● GIVEN DATA:

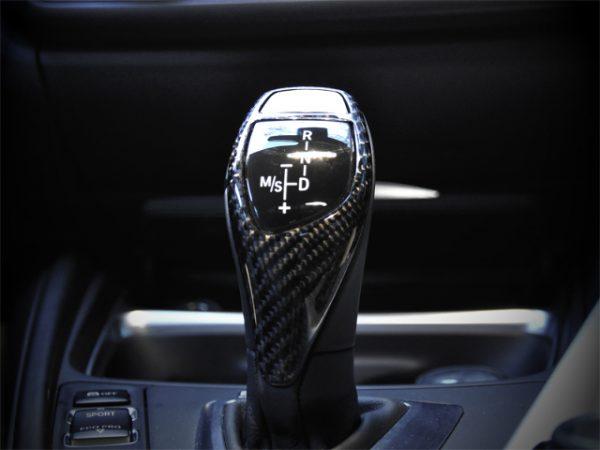 cm00000293-autotecknic-2012-2016-bmw-3-series-sedan-f30-carbon-fiber-gear-selector-cover-4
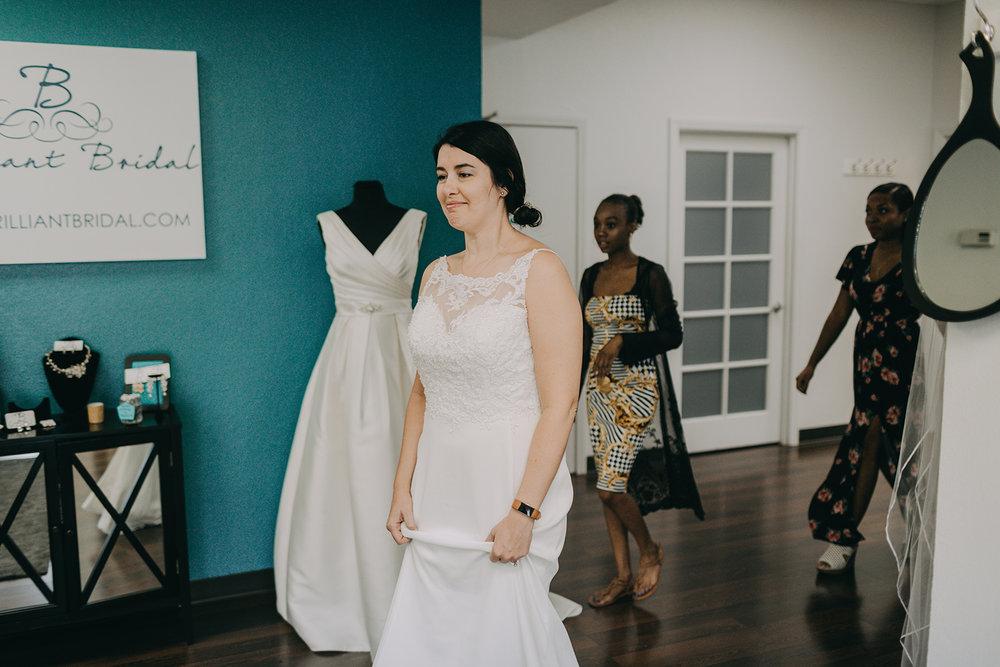 2018 0708 Brilliant Bridal 0014.jpg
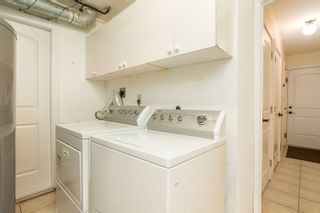 Photo 36: 51 E 42ND Avenue in Vancouver: Main House for sale (Vancouver East)  : MLS®# R2544005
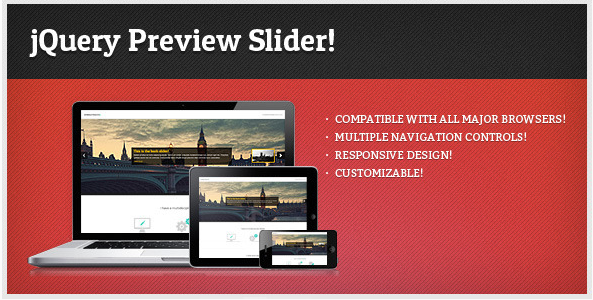 jQuery Preview Slider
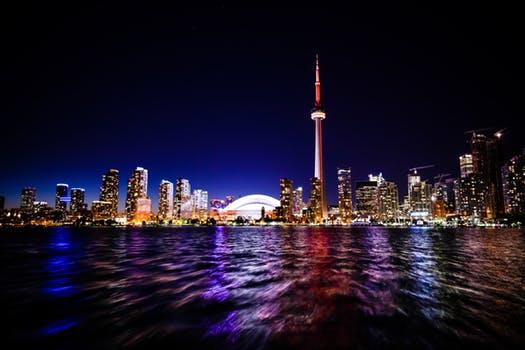 Toronto Cityscape, Amarpreet Laur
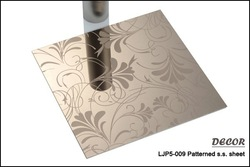 New arrival wholesale decoration color etched stainless steel plate LJP5-009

● PROBLEM DESCRIPTION:
Leaving pictures aside, write out each record above exactly as given.

● ANSWER TO THE PROBLEM:
 cm00000293-autotecknic-2012-2016-bmw-3-series-sedan-f30-carbon-fiber-gear-selector-cover-4
 2018 0708 Brilliant Bridal 0014.jpg
 Photo 36: 51 E 42ND Avenue in Vancouver: Main House for sale (Vancouver East)  : MLS®# R2544005
 jQuery Preview Slider
 Toronto Cityscape, Amarpreet Laur
 New arrival wholesale decoration color etched stainless steel plate LJP5-009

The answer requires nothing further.